The just-completed study bears that out. Most Conservative women rabbis serve in small congregations, many in outlying towns and suburbs. Those areas tend to be guy-deficient (at least of guys the rabbis would consider datable).
That’s certainly been Sudran’s experience since she came to Congregation B’nai Israel three years ago. The pool of acceptable candidates for dating — Shomer Shabbat, kosher and available — has remained frustratingly small.
Stein found the same held true for her ever since her ordination a few years ago. The L.A. native grew up in what she calls a Jewishly “nothing household,” though she recalls going to temple on her own just to “talk to God in the sanctuary.” She went on
to law school, settling in Sacramento and establishing a private law
practice. “I was in love with the law,” she says. “I just didn’t understand it wasn’t only the laws of the state of California.”

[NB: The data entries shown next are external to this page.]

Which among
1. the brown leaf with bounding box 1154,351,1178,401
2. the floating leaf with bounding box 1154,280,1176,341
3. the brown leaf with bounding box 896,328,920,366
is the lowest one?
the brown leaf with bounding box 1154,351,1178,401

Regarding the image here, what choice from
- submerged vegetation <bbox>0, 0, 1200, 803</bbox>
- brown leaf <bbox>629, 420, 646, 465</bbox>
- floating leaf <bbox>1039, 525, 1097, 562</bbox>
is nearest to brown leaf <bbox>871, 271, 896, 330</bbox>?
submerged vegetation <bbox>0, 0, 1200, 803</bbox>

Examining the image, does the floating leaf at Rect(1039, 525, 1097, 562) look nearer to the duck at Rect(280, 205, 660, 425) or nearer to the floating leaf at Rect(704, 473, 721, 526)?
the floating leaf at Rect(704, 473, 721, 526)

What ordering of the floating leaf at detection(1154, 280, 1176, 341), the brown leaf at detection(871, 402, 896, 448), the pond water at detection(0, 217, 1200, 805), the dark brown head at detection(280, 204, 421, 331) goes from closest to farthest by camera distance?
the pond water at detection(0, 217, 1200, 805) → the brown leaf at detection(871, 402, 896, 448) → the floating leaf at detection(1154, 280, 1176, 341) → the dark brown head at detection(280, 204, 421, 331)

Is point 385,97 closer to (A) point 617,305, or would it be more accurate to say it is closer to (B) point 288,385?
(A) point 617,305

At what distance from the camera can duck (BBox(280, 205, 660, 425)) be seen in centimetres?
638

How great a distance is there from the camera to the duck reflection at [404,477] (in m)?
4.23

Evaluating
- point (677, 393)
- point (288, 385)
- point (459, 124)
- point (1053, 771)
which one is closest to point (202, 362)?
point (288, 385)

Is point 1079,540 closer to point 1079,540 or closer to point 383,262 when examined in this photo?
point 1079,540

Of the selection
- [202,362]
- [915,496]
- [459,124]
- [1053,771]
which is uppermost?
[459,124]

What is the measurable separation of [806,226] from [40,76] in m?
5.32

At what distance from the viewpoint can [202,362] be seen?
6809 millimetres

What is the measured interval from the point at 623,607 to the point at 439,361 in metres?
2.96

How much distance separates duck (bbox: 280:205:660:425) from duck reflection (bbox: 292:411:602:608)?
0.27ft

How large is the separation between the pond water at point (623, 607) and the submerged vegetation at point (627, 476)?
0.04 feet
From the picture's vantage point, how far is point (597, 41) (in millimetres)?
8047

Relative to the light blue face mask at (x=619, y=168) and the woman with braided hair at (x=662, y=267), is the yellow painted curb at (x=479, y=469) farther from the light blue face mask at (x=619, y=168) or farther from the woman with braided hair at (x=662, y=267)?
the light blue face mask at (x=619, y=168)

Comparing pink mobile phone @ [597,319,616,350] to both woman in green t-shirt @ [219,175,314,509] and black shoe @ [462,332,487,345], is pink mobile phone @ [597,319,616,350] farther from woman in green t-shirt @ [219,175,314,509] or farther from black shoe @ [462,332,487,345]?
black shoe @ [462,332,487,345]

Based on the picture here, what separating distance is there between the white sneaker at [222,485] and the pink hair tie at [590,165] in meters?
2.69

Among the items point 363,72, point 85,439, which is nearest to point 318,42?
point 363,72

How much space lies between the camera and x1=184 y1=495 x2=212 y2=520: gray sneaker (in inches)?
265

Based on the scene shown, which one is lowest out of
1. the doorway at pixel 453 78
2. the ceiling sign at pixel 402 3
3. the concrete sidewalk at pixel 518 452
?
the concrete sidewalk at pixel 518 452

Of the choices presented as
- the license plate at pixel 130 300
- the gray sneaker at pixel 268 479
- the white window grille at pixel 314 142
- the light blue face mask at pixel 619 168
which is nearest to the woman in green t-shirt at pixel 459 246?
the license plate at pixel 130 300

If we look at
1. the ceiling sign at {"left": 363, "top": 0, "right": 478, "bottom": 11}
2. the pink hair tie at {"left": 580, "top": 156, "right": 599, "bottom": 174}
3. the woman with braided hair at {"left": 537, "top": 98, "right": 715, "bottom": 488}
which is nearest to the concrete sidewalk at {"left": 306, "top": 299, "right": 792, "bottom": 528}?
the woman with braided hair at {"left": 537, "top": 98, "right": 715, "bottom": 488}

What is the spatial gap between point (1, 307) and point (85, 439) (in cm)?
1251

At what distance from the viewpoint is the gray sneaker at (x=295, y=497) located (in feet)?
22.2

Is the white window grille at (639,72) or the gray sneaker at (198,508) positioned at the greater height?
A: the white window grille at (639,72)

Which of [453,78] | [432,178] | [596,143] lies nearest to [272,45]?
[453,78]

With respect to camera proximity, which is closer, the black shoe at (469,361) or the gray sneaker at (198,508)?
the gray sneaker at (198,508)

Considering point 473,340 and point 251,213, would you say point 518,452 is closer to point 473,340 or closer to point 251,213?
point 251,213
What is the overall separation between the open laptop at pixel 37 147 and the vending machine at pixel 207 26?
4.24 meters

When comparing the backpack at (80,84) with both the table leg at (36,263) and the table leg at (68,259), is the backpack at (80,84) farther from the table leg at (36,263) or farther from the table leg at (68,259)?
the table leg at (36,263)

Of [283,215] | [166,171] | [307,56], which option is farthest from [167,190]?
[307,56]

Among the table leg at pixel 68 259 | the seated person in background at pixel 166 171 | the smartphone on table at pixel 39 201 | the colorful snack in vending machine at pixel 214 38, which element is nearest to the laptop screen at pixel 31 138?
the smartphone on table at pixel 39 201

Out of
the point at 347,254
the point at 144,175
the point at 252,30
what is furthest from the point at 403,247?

Stein attended a Conservative synagogue in Sacramento just to be with fellow Jews, and though she liked living in the state capital, she soon realized she didn’t like being a lawyer. She also didn’t make much progress on the dating scene.
“I didn’t like lawyers and didn’t want to go out with them,” says Stein. “Most of the women I knew were married or involved with other lawyers.”
As her love for Judaism deepened, she began considering a new career. “I wanted to learn what the rabbis knew,” she remembers. “I thought I’d go into the chaplaincy.”
After a seven-year effort, which required moving first to Los Angeles and then to New York to attend JTS, Stein was ordained in 1999. Never interested in a pulpit position, she’s been an educator at the San Diego Jewish Academy ever since.
“I’ve pretty much given up,” says Stein. “If Mr. Right came along I wouldn’t say no. Maybe there’s a Mr. OK.”
In addition to geographical isolation and limited numbers of acceptable prospects, there may be one more explanation for the marriage gap. Says Sudran: “There are significant numbers of rabbis with another sexual orientation, but people are not allowed to apply to rabbinical school as openly gay or lesbian.”
While Conservative Judaism grapples with acceptance of homosexuality in the rabbinate, the issue of women becoming rabbis was settled long ago. But not without a struggle. “The Conservative movement is trying to keep its hold on to more traditional members,” says Sudran, “and there has been a drift. When they began ordaining women, they lost a lot of people.”
Some, in fact, broke off to form the Union for Traditional Judaism, an offshoot of Conservative Judaism with its own seminary (a men-only institution).
Meanwhile, rabbis like Sudran and Stein, while not desperately seeking Mr. Goodbar, still have their antennae up.
“I’m not single and childless because that’s what I wanted to be,” says Stein. “I expected to marry young, have five kids, and be the happiest woman in the world. Maybe when I turn 65, I’ll meet the perfect person.”